Exercise details: Copy out the records below word for word, starting at the line that contains "Among the options wooden" and continuing through the end of the records, with both ends included.

Task data:

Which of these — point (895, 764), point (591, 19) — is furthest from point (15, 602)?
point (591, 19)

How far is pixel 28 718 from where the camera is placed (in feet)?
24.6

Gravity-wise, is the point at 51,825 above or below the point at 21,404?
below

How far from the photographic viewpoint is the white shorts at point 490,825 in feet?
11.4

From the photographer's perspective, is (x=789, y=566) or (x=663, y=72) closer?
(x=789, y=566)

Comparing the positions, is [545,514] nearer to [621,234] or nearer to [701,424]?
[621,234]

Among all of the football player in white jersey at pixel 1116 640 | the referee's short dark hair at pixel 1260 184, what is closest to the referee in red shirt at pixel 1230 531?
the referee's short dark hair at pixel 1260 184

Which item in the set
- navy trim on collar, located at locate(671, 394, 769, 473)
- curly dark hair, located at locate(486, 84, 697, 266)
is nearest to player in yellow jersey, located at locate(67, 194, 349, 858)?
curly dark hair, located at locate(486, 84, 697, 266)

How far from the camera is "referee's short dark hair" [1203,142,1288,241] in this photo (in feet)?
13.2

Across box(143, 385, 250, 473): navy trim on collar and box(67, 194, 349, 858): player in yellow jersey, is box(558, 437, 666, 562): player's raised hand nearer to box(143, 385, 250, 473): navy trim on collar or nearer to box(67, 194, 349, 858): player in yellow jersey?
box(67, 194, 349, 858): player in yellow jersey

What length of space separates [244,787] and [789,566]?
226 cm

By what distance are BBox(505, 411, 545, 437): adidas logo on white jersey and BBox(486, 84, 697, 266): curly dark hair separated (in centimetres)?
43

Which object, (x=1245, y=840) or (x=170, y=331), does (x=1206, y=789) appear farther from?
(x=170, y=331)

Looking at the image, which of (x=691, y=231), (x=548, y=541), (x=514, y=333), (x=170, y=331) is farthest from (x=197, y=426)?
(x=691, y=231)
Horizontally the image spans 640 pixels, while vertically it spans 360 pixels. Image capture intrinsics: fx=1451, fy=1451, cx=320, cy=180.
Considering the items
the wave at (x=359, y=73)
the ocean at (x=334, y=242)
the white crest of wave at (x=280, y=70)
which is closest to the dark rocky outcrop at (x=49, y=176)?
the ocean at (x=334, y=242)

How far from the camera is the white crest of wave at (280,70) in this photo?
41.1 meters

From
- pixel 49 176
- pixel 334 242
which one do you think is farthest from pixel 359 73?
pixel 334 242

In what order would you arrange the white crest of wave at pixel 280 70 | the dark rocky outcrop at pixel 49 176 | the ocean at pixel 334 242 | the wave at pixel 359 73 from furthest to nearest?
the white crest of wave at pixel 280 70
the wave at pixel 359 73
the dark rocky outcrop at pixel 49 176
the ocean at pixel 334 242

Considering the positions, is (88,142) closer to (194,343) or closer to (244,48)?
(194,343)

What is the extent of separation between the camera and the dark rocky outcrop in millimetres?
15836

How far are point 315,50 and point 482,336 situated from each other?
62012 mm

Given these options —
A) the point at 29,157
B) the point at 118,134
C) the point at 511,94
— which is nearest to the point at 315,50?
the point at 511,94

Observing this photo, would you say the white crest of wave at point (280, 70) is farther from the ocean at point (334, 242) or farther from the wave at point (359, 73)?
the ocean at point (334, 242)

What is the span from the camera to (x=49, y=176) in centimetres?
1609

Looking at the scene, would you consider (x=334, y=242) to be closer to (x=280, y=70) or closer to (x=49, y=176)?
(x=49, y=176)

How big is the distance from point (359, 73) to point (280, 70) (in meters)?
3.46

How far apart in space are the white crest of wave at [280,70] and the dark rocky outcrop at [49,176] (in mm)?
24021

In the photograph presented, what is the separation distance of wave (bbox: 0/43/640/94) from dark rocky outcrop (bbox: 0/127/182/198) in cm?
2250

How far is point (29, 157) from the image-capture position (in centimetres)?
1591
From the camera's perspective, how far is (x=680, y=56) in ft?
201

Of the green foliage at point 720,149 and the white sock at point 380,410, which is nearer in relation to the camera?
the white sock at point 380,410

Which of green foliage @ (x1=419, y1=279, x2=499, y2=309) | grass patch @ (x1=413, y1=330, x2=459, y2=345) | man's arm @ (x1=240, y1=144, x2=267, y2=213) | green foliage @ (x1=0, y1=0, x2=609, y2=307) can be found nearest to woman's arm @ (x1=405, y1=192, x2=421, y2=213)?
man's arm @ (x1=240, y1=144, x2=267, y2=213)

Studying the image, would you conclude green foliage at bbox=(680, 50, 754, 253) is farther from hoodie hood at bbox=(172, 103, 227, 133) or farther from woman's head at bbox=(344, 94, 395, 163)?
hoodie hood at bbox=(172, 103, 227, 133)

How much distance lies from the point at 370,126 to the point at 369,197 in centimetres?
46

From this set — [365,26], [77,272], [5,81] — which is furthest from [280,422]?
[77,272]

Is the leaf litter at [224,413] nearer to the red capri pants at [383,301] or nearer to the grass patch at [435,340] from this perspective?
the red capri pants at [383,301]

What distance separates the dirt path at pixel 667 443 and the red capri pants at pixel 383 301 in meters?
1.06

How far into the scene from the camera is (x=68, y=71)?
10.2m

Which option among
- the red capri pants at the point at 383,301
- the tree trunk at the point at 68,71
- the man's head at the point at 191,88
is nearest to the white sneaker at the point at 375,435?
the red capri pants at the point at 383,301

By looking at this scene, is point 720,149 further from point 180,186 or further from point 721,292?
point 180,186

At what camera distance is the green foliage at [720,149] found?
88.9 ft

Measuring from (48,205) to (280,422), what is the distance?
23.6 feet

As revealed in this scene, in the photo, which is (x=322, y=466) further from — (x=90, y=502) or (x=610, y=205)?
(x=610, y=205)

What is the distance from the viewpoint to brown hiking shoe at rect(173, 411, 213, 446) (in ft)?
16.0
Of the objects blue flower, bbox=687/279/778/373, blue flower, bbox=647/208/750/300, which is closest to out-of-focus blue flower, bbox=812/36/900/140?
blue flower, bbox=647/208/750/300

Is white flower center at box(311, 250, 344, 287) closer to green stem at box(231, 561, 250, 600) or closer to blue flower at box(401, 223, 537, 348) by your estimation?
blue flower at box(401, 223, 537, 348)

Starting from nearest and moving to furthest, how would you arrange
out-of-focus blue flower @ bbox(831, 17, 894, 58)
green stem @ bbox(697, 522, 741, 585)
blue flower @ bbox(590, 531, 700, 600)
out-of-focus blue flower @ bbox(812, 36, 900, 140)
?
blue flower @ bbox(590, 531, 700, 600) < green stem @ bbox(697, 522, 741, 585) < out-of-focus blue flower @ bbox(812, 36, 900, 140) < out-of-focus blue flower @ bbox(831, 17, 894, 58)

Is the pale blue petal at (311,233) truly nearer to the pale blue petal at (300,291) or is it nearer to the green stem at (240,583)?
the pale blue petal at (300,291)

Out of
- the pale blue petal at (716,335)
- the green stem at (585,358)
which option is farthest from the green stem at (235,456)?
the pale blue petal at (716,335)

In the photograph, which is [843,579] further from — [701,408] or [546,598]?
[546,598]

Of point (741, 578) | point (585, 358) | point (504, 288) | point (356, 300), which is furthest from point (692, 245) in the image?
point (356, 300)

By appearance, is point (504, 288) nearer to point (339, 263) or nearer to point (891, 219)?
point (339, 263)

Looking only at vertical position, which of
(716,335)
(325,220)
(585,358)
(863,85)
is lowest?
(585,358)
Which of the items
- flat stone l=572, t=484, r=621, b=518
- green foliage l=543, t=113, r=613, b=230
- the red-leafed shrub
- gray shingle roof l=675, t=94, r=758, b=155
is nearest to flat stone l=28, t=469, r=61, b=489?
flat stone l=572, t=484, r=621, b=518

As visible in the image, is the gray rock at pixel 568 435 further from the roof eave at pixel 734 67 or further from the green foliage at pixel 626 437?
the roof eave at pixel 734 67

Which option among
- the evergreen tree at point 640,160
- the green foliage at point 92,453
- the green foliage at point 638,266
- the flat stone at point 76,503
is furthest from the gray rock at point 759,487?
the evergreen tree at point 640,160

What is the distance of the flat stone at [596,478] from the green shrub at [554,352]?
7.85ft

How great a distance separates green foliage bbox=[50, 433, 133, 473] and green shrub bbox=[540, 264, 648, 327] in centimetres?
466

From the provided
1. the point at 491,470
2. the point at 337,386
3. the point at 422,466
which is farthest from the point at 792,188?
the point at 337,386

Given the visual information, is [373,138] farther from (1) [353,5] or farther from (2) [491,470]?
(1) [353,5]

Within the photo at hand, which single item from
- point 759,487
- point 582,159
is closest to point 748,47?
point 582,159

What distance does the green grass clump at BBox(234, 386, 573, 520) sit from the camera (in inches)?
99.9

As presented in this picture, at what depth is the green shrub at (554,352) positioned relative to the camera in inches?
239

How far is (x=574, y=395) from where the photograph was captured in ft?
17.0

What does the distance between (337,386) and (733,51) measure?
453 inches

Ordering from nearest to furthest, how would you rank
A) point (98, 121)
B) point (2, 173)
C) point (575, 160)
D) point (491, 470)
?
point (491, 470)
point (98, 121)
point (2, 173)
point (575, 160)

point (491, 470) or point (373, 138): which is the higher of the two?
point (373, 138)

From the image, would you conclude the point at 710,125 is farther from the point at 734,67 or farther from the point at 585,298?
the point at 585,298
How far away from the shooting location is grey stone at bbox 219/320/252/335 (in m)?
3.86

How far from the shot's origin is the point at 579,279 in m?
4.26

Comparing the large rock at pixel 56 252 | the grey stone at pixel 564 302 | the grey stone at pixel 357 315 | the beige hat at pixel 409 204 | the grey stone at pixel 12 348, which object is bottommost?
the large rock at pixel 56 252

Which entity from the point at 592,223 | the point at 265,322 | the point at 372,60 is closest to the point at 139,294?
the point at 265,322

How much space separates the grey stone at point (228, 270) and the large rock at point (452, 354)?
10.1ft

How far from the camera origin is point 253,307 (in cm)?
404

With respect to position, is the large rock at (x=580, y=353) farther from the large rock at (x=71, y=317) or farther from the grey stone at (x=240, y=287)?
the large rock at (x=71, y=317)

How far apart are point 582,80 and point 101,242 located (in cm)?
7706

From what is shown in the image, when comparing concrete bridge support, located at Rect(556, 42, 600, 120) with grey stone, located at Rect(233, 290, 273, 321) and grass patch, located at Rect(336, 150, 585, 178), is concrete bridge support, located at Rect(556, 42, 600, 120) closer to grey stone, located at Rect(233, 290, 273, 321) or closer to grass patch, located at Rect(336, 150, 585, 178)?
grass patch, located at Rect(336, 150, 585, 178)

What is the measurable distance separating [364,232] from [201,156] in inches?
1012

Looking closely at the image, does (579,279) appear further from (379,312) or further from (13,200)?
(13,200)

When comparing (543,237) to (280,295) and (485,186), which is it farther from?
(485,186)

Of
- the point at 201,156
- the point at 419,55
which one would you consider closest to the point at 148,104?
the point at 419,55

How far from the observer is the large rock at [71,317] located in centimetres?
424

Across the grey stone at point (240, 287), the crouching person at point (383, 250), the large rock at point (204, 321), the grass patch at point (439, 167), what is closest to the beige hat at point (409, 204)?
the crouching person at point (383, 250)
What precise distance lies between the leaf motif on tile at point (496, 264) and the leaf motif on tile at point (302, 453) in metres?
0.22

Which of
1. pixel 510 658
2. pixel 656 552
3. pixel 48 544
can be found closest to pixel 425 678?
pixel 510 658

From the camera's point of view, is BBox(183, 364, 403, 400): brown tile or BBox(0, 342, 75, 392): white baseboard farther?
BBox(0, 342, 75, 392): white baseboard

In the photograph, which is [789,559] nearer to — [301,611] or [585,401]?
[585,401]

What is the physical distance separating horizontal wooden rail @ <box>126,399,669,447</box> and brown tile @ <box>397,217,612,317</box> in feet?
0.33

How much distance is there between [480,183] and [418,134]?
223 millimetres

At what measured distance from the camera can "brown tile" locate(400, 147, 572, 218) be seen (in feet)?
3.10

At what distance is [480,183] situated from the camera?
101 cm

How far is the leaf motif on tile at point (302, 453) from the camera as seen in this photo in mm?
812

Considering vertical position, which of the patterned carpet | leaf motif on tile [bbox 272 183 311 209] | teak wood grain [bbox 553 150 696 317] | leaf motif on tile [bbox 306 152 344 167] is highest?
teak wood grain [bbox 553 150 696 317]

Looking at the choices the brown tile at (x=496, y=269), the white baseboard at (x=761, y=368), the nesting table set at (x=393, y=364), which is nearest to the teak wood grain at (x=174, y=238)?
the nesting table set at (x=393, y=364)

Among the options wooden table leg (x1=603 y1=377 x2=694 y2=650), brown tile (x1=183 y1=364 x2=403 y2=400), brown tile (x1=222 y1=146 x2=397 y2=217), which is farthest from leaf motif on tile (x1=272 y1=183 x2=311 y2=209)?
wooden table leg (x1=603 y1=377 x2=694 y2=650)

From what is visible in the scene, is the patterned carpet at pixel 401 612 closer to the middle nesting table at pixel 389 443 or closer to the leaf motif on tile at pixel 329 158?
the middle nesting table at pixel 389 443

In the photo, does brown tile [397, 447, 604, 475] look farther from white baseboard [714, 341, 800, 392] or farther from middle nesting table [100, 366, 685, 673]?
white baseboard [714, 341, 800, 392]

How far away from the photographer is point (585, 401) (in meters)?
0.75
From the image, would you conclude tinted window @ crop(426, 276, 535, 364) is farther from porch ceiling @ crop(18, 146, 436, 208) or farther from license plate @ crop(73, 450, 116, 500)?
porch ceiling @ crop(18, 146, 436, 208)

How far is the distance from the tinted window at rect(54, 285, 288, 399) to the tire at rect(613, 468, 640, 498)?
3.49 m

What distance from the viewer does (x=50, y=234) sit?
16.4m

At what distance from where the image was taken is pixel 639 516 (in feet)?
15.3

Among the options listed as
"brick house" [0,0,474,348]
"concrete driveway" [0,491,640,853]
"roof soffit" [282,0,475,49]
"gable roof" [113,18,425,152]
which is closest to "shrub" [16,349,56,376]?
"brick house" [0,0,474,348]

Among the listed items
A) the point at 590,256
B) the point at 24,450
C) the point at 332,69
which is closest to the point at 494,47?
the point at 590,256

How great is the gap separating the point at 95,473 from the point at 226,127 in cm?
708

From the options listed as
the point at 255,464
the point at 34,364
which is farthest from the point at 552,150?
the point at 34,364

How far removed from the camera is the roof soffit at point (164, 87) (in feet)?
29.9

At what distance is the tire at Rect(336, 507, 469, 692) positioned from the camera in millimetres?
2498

Output for this task:
Among the options wooden table leg (x1=603 y1=377 x2=694 y2=650), brown tile (x1=183 y1=364 x2=403 y2=400), brown tile (x1=222 y1=146 x2=397 y2=217), which is farthest from leaf motif on tile (x1=272 y1=183 x2=311 y2=209)?
wooden table leg (x1=603 y1=377 x2=694 y2=650)

From what is visible in the scene, is the patterned carpet at pixel 401 612 closer to the middle nesting table at pixel 389 443 or closer to the leaf motif on tile at pixel 329 158?
the middle nesting table at pixel 389 443

In the photo, does brown tile [397, 447, 604, 475] look farther from white baseboard [714, 341, 800, 392] or farther from middle nesting table [100, 366, 685, 673]?
white baseboard [714, 341, 800, 392]

How far away from the photographer is point (585, 401) (in meters)?
0.75
From the image, would you conclude tinted window @ crop(426, 276, 535, 364) is farther from porch ceiling @ crop(18, 146, 436, 208) or farther from license plate @ crop(73, 450, 116, 500)?
porch ceiling @ crop(18, 146, 436, 208)

How far is the distance from the tinted window at rect(54, 285, 288, 399) to the tire at rect(613, 468, 640, 498)?
3.49 m

What distance from the viewer does (x=50, y=234) sit?
16.4m

At what distance from where the image was taken is pixel 639 516 (in feet)?
15.3

Among the options listed as
"brick house" [0,0,474,348]
"concrete driveway" [0,491,640,853]
"roof soffit" [282,0,475,49]
"gable roof" [113,18,425,152]
which is closest to "shrub" [16,349,56,376]?
"brick house" [0,0,474,348]

Among the listed items
A) the point at 590,256
B) the point at 24,450
C) the point at 332,69
which is closest to the point at 494,47?
the point at 590,256

How great is the gap separating the point at 95,473 from the point at 226,127 in cm?
708

From the options listed as
the point at 255,464
the point at 34,364
which is farthest from the point at 552,150?
the point at 34,364

How far removed from the camera is the roof soffit at point (164, 87) (in feet)?
29.9

At what distance is the tire at Rect(336, 507, 469, 692) positioned from the camera in millimetres?
2498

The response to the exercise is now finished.